*Records shown*
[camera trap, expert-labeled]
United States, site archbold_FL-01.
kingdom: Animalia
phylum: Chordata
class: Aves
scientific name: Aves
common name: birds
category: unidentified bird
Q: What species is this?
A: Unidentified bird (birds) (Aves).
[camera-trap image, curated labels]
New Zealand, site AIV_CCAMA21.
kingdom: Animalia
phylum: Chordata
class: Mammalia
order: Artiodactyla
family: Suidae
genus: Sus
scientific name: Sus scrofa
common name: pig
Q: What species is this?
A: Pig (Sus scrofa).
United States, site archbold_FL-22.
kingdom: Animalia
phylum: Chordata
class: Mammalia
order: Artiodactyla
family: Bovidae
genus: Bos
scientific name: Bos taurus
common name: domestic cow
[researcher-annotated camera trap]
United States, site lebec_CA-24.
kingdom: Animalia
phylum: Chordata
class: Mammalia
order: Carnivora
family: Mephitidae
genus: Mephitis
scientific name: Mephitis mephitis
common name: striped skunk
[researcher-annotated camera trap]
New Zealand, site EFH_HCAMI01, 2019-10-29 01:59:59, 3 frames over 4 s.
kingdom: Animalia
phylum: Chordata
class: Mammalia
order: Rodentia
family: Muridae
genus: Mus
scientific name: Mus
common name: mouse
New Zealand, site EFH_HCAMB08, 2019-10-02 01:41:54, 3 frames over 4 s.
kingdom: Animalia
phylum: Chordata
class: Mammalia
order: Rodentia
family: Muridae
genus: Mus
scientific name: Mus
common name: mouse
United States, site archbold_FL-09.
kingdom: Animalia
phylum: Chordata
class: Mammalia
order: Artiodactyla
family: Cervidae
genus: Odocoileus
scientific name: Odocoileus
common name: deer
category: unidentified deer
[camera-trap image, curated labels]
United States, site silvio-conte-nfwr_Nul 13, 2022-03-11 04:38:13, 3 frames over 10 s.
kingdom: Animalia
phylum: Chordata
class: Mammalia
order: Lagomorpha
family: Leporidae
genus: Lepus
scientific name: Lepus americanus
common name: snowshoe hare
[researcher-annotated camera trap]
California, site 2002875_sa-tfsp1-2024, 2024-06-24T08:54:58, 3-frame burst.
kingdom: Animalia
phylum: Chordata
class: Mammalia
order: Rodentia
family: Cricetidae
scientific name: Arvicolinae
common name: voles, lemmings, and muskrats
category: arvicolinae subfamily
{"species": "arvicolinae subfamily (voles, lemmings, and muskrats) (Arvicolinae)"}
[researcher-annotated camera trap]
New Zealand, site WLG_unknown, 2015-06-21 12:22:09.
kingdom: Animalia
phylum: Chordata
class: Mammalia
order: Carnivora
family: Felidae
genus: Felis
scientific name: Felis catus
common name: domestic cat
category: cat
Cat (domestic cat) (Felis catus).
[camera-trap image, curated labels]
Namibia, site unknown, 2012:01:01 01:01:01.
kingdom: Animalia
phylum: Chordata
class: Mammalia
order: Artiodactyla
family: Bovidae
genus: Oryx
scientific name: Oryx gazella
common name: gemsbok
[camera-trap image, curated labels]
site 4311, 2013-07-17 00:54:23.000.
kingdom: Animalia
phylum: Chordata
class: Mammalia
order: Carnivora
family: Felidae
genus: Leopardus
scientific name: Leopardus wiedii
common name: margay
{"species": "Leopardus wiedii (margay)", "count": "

*Task to carry out*
Your answer should consist of each line above in which "States" appears.

*Response to this exercise*
United States, site archbold_FL-01.
United States, site archbold_FL-22.
United States, site lebec_CA-24.
United States, site archbold_FL-09.
United States, site silvio-conte-nfwr_Nul 13, 2022-03-11 04:38:13, 3 frames over 10 s.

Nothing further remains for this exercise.